The Viola President does appear to be particularly thin-skinned when it comes to the barbs that Florentines are renowned for being good at dishing out. If you can’t take the heat of Serie A, though, you might be better off out of the kitchen where they grill the steaks the city is famous for. If he has had enough of the snide comments, you could understand that an offer from the Middle East would be sorely tempting.
However, it would be a shame to give up the ghost right now. Fiorentina finally appear to be heading in a good direction with a clear vision of their play and some entertaining stuff produced – regardless of the personnel. Now that the coaching situation has been sorted, they should also be able to start acting on the transfer market. It is impressive how quickly yesterday’s hero can be forgotten if you provide a new one for fans to adore. As Lorenzo Venuti more prosaically put it – when the Pope dies, they make another.
Non ti curar di lor, ma guarda e passa (Ignore them and keep going) might have been the advice to Commisso from a Florentine of many centuries ago – Dante Alighieri. And, from a fans’ point of view, is there really any certainty that selling your soul to the Saudis would be a better alternative to what is currently in place? They might be more inclined to spend, but that would surely come with a price. The club would have gone from Florence-born Vittorio Cecchi Gori to the brothers from the nearby Marche region to an Italian-American and beyond. Does it matter that your owner has a link to the club they are buying? That is a lengthy debate for another article.
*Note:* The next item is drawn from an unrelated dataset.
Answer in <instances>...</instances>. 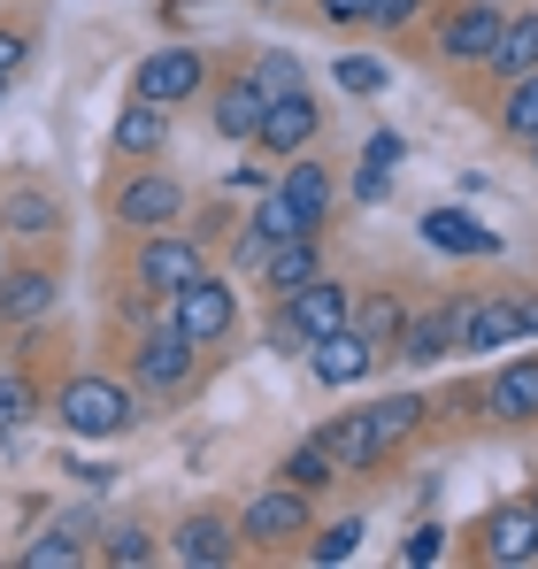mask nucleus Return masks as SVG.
I'll list each match as a JSON object with an SVG mask.
<instances>
[{"instance_id": "f257e3e1", "label": "nucleus", "mask_w": 538, "mask_h": 569, "mask_svg": "<svg viewBox=\"0 0 538 569\" xmlns=\"http://www.w3.org/2000/svg\"><path fill=\"white\" fill-rule=\"evenodd\" d=\"M54 416H62V431H78V439H123L131 416H139V400H131V385L86 370V378H70L54 392Z\"/></svg>"}, {"instance_id": "f03ea898", "label": "nucleus", "mask_w": 538, "mask_h": 569, "mask_svg": "<svg viewBox=\"0 0 538 569\" xmlns=\"http://www.w3.org/2000/svg\"><path fill=\"white\" fill-rule=\"evenodd\" d=\"M162 308H170V323H178L200 355H208L216 339H231V323H239V292H231V278H208V270L185 284V292H170Z\"/></svg>"}, {"instance_id": "7ed1b4c3", "label": "nucleus", "mask_w": 538, "mask_h": 569, "mask_svg": "<svg viewBox=\"0 0 538 569\" xmlns=\"http://www.w3.org/2000/svg\"><path fill=\"white\" fill-rule=\"evenodd\" d=\"M516 339H538V300L524 292H485V300H469V316H461V355H500V347H516Z\"/></svg>"}, {"instance_id": "20e7f679", "label": "nucleus", "mask_w": 538, "mask_h": 569, "mask_svg": "<svg viewBox=\"0 0 538 569\" xmlns=\"http://www.w3.org/2000/svg\"><path fill=\"white\" fill-rule=\"evenodd\" d=\"M192 370H200V347L185 339L170 316L139 331V347H131V378L147 385V392H185V385H192Z\"/></svg>"}, {"instance_id": "39448f33", "label": "nucleus", "mask_w": 538, "mask_h": 569, "mask_svg": "<svg viewBox=\"0 0 538 569\" xmlns=\"http://www.w3.org/2000/svg\"><path fill=\"white\" fill-rule=\"evenodd\" d=\"M208 270V254H200V239H185V231H147V247H139V262H131V278H139V292H155V300H170V292H185V284Z\"/></svg>"}, {"instance_id": "423d86ee", "label": "nucleus", "mask_w": 538, "mask_h": 569, "mask_svg": "<svg viewBox=\"0 0 538 569\" xmlns=\"http://www.w3.org/2000/svg\"><path fill=\"white\" fill-rule=\"evenodd\" d=\"M208 86V54L200 47H147V62H139V78H131V93L155 100V108H178Z\"/></svg>"}, {"instance_id": "0eeeda50", "label": "nucleus", "mask_w": 538, "mask_h": 569, "mask_svg": "<svg viewBox=\"0 0 538 569\" xmlns=\"http://www.w3.org/2000/svg\"><path fill=\"white\" fill-rule=\"evenodd\" d=\"M116 223L123 231H162V223H178L185 216V186L178 178H162V170H131L123 186H116Z\"/></svg>"}, {"instance_id": "6e6552de", "label": "nucleus", "mask_w": 538, "mask_h": 569, "mask_svg": "<svg viewBox=\"0 0 538 569\" xmlns=\"http://www.w3.org/2000/svg\"><path fill=\"white\" fill-rule=\"evenodd\" d=\"M277 316L316 347V339H331V331H347V323H355V292H347L339 278H308L300 292H285V308H277Z\"/></svg>"}, {"instance_id": "1a4fd4ad", "label": "nucleus", "mask_w": 538, "mask_h": 569, "mask_svg": "<svg viewBox=\"0 0 538 569\" xmlns=\"http://www.w3.org/2000/svg\"><path fill=\"white\" fill-rule=\"evenodd\" d=\"M500 31H508V16L492 0H469V8H454L447 23H439V54H447L454 70H485L492 47H500Z\"/></svg>"}, {"instance_id": "9d476101", "label": "nucleus", "mask_w": 538, "mask_h": 569, "mask_svg": "<svg viewBox=\"0 0 538 569\" xmlns=\"http://www.w3.org/2000/svg\"><path fill=\"white\" fill-rule=\"evenodd\" d=\"M308 531V492L300 485H269L239 508V539L247 547H277V539H300Z\"/></svg>"}, {"instance_id": "9b49d317", "label": "nucleus", "mask_w": 538, "mask_h": 569, "mask_svg": "<svg viewBox=\"0 0 538 569\" xmlns=\"http://www.w3.org/2000/svg\"><path fill=\"white\" fill-rule=\"evenodd\" d=\"M323 131V108H316V93L308 86H292V93H269V116H262V139L255 147H269V154H308V139Z\"/></svg>"}, {"instance_id": "f8f14e48", "label": "nucleus", "mask_w": 538, "mask_h": 569, "mask_svg": "<svg viewBox=\"0 0 538 569\" xmlns=\"http://www.w3.org/2000/svg\"><path fill=\"white\" fill-rule=\"evenodd\" d=\"M277 192L292 200V216H300V231H308V239H323V231H331V208H339V186H331V170H323V162L292 154V170L277 178Z\"/></svg>"}, {"instance_id": "ddd939ff", "label": "nucleus", "mask_w": 538, "mask_h": 569, "mask_svg": "<svg viewBox=\"0 0 538 569\" xmlns=\"http://www.w3.org/2000/svg\"><path fill=\"white\" fill-rule=\"evenodd\" d=\"M461 316H469V300H439L431 316H408V331H400V362H416V370L447 362L454 347H461Z\"/></svg>"}, {"instance_id": "4468645a", "label": "nucleus", "mask_w": 538, "mask_h": 569, "mask_svg": "<svg viewBox=\"0 0 538 569\" xmlns=\"http://www.w3.org/2000/svg\"><path fill=\"white\" fill-rule=\"evenodd\" d=\"M485 569H524V562H538V508L531 500H516V508H500L492 523H485Z\"/></svg>"}, {"instance_id": "2eb2a0df", "label": "nucleus", "mask_w": 538, "mask_h": 569, "mask_svg": "<svg viewBox=\"0 0 538 569\" xmlns=\"http://www.w3.org/2000/svg\"><path fill=\"white\" fill-rule=\"evenodd\" d=\"M231 555H239V523H223V516H185L170 531V562L185 569H223Z\"/></svg>"}, {"instance_id": "dca6fc26", "label": "nucleus", "mask_w": 538, "mask_h": 569, "mask_svg": "<svg viewBox=\"0 0 538 569\" xmlns=\"http://www.w3.org/2000/svg\"><path fill=\"white\" fill-rule=\"evenodd\" d=\"M485 416L531 423L538 416V355H516V362H500V370L485 378Z\"/></svg>"}, {"instance_id": "f3484780", "label": "nucleus", "mask_w": 538, "mask_h": 569, "mask_svg": "<svg viewBox=\"0 0 538 569\" xmlns=\"http://www.w3.org/2000/svg\"><path fill=\"white\" fill-rule=\"evenodd\" d=\"M377 362H385V355H377V347L361 339L355 323L308 347V370H316V378H323V385H361V378H369V370H377Z\"/></svg>"}, {"instance_id": "a211bd4d", "label": "nucleus", "mask_w": 538, "mask_h": 569, "mask_svg": "<svg viewBox=\"0 0 538 569\" xmlns=\"http://www.w3.org/2000/svg\"><path fill=\"white\" fill-rule=\"evenodd\" d=\"M424 247H431V254H469V262H485V254H500V231H485L469 208H431V216H424Z\"/></svg>"}, {"instance_id": "6ab92c4d", "label": "nucleus", "mask_w": 538, "mask_h": 569, "mask_svg": "<svg viewBox=\"0 0 538 569\" xmlns=\"http://www.w3.org/2000/svg\"><path fill=\"white\" fill-rule=\"evenodd\" d=\"M0 231L8 239H54L62 231V200L39 186H8L0 192Z\"/></svg>"}, {"instance_id": "aec40b11", "label": "nucleus", "mask_w": 538, "mask_h": 569, "mask_svg": "<svg viewBox=\"0 0 538 569\" xmlns=\"http://www.w3.org/2000/svg\"><path fill=\"white\" fill-rule=\"evenodd\" d=\"M54 300H62L54 270H8L0 278V323H47Z\"/></svg>"}, {"instance_id": "412c9836", "label": "nucleus", "mask_w": 538, "mask_h": 569, "mask_svg": "<svg viewBox=\"0 0 538 569\" xmlns=\"http://www.w3.org/2000/svg\"><path fill=\"white\" fill-rule=\"evenodd\" d=\"M262 116H269V93L255 78H231V86L216 93V131H223L231 147H255V139H262Z\"/></svg>"}, {"instance_id": "4be33fe9", "label": "nucleus", "mask_w": 538, "mask_h": 569, "mask_svg": "<svg viewBox=\"0 0 538 569\" xmlns=\"http://www.w3.org/2000/svg\"><path fill=\"white\" fill-rule=\"evenodd\" d=\"M308 278H323V262H316V239H277L262 254V284L285 300V292H300Z\"/></svg>"}, {"instance_id": "5701e85b", "label": "nucleus", "mask_w": 538, "mask_h": 569, "mask_svg": "<svg viewBox=\"0 0 538 569\" xmlns=\"http://www.w3.org/2000/svg\"><path fill=\"white\" fill-rule=\"evenodd\" d=\"M361 416H369V439H377V455H392L400 439H416V431H424V400H416V392H392V400H369Z\"/></svg>"}, {"instance_id": "b1692460", "label": "nucleus", "mask_w": 538, "mask_h": 569, "mask_svg": "<svg viewBox=\"0 0 538 569\" xmlns=\"http://www.w3.org/2000/svg\"><path fill=\"white\" fill-rule=\"evenodd\" d=\"M316 439H323V447H331V462H339V470H377V462H385V455H377V439H369V416H339V423H331V431H316Z\"/></svg>"}, {"instance_id": "393cba45", "label": "nucleus", "mask_w": 538, "mask_h": 569, "mask_svg": "<svg viewBox=\"0 0 538 569\" xmlns=\"http://www.w3.org/2000/svg\"><path fill=\"white\" fill-rule=\"evenodd\" d=\"M162 139H170V108L139 100V108H123V116H116V154H155Z\"/></svg>"}, {"instance_id": "a878e982", "label": "nucleus", "mask_w": 538, "mask_h": 569, "mask_svg": "<svg viewBox=\"0 0 538 569\" xmlns=\"http://www.w3.org/2000/svg\"><path fill=\"white\" fill-rule=\"evenodd\" d=\"M485 70H492V78H531L538 70V16H516V23L500 31V47H492Z\"/></svg>"}, {"instance_id": "bb28decb", "label": "nucleus", "mask_w": 538, "mask_h": 569, "mask_svg": "<svg viewBox=\"0 0 538 569\" xmlns=\"http://www.w3.org/2000/svg\"><path fill=\"white\" fill-rule=\"evenodd\" d=\"M355 331L369 339V347H377V355H385V347L400 355V331H408V308H400L392 292H377V300H355Z\"/></svg>"}, {"instance_id": "cd10ccee", "label": "nucleus", "mask_w": 538, "mask_h": 569, "mask_svg": "<svg viewBox=\"0 0 538 569\" xmlns=\"http://www.w3.org/2000/svg\"><path fill=\"white\" fill-rule=\"evenodd\" d=\"M155 555H162V547H155L147 523H116V531L100 539V562H108V569H147Z\"/></svg>"}, {"instance_id": "c85d7f7f", "label": "nucleus", "mask_w": 538, "mask_h": 569, "mask_svg": "<svg viewBox=\"0 0 538 569\" xmlns=\"http://www.w3.org/2000/svg\"><path fill=\"white\" fill-rule=\"evenodd\" d=\"M339 477V462H331V447L323 439H300L292 455H285V485H300V492H323Z\"/></svg>"}, {"instance_id": "c756f323", "label": "nucleus", "mask_w": 538, "mask_h": 569, "mask_svg": "<svg viewBox=\"0 0 538 569\" xmlns=\"http://www.w3.org/2000/svg\"><path fill=\"white\" fill-rule=\"evenodd\" d=\"M78 562H86L78 523H62V531H47V539H31V547H23V569H78Z\"/></svg>"}, {"instance_id": "7c9ffc66", "label": "nucleus", "mask_w": 538, "mask_h": 569, "mask_svg": "<svg viewBox=\"0 0 538 569\" xmlns=\"http://www.w3.org/2000/svg\"><path fill=\"white\" fill-rule=\"evenodd\" d=\"M31 416H39V385L23 378V370H0V439L23 431Z\"/></svg>"}, {"instance_id": "2f4dec72", "label": "nucleus", "mask_w": 538, "mask_h": 569, "mask_svg": "<svg viewBox=\"0 0 538 569\" xmlns=\"http://www.w3.org/2000/svg\"><path fill=\"white\" fill-rule=\"evenodd\" d=\"M500 123L516 139H538V70L531 78H508V100H500Z\"/></svg>"}, {"instance_id": "473e14b6", "label": "nucleus", "mask_w": 538, "mask_h": 569, "mask_svg": "<svg viewBox=\"0 0 538 569\" xmlns=\"http://www.w3.org/2000/svg\"><path fill=\"white\" fill-rule=\"evenodd\" d=\"M355 547H361V516H339L331 531H316V539H308V562H316V569L355 562Z\"/></svg>"}, {"instance_id": "72a5a7b5", "label": "nucleus", "mask_w": 538, "mask_h": 569, "mask_svg": "<svg viewBox=\"0 0 538 569\" xmlns=\"http://www.w3.org/2000/svg\"><path fill=\"white\" fill-rule=\"evenodd\" d=\"M331 86H339V93H355V100H377L385 86H392V78H385V62H369V54H347V62L331 70Z\"/></svg>"}, {"instance_id": "f704fd0d", "label": "nucleus", "mask_w": 538, "mask_h": 569, "mask_svg": "<svg viewBox=\"0 0 538 569\" xmlns=\"http://www.w3.org/2000/svg\"><path fill=\"white\" fill-rule=\"evenodd\" d=\"M247 78H255L262 93H292V86H300V62H292V54H262Z\"/></svg>"}, {"instance_id": "c9c22d12", "label": "nucleus", "mask_w": 538, "mask_h": 569, "mask_svg": "<svg viewBox=\"0 0 538 569\" xmlns=\"http://www.w3.org/2000/svg\"><path fill=\"white\" fill-rule=\"evenodd\" d=\"M361 162H369V170H400V162H408V139H400V131H377V139L361 147Z\"/></svg>"}, {"instance_id": "e433bc0d", "label": "nucleus", "mask_w": 538, "mask_h": 569, "mask_svg": "<svg viewBox=\"0 0 538 569\" xmlns=\"http://www.w3.org/2000/svg\"><path fill=\"white\" fill-rule=\"evenodd\" d=\"M439 555H447V531H439V523H424V531L408 539V562H416V569H431Z\"/></svg>"}, {"instance_id": "4c0bfd02", "label": "nucleus", "mask_w": 538, "mask_h": 569, "mask_svg": "<svg viewBox=\"0 0 538 569\" xmlns=\"http://www.w3.org/2000/svg\"><path fill=\"white\" fill-rule=\"evenodd\" d=\"M369 8H377V0H316L323 23H369Z\"/></svg>"}, {"instance_id": "58836bf2", "label": "nucleus", "mask_w": 538, "mask_h": 569, "mask_svg": "<svg viewBox=\"0 0 538 569\" xmlns=\"http://www.w3.org/2000/svg\"><path fill=\"white\" fill-rule=\"evenodd\" d=\"M385 192H392V170H369V162H361V178H355V200H361V208H377Z\"/></svg>"}, {"instance_id": "ea45409f", "label": "nucleus", "mask_w": 538, "mask_h": 569, "mask_svg": "<svg viewBox=\"0 0 538 569\" xmlns=\"http://www.w3.org/2000/svg\"><path fill=\"white\" fill-rule=\"evenodd\" d=\"M16 70H23V31H8V23H0V86H8Z\"/></svg>"}, {"instance_id": "a19ab883", "label": "nucleus", "mask_w": 538, "mask_h": 569, "mask_svg": "<svg viewBox=\"0 0 538 569\" xmlns=\"http://www.w3.org/2000/svg\"><path fill=\"white\" fill-rule=\"evenodd\" d=\"M416 8H424V0H377V8H369V23H408Z\"/></svg>"}, {"instance_id": "79ce46f5", "label": "nucleus", "mask_w": 538, "mask_h": 569, "mask_svg": "<svg viewBox=\"0 0 538 569\" xmlns=\"http://www.w3.org/2000/svg\"><path fill=\"white\" fill-rule=\"evenodd\" d=\"M531 154H538V139H531Z\"/></svg>"}, {"instance_id": "37998d69", "label": "nucleus", "mask_w": 538, "mask_h": 569, "mask_svg": "<svg viewBox=\"0 0 538 569\" xmlns=\"http://www.w3.org/2000/svg\"><path fill=\"white\" fill-rule=\"evenodd\" d=\"M531 508H538V500H531Z\"/></svg>"}]
</instances>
What is not in doubt – at least for the time being – is that the club and its ownership have to try to find a way to work together that provides them both with the successes they crave. After managing to get a coach in place who actually produces a brand of football that spectators can enjoy, it would be a shame to throw it all away and start again. A few wins at the start of the new season would probably dispel the doom and gloom that the summer has brought so far. A few setbacks, however, and it might have everyone scrambling for a Saudi Arabian phonebook.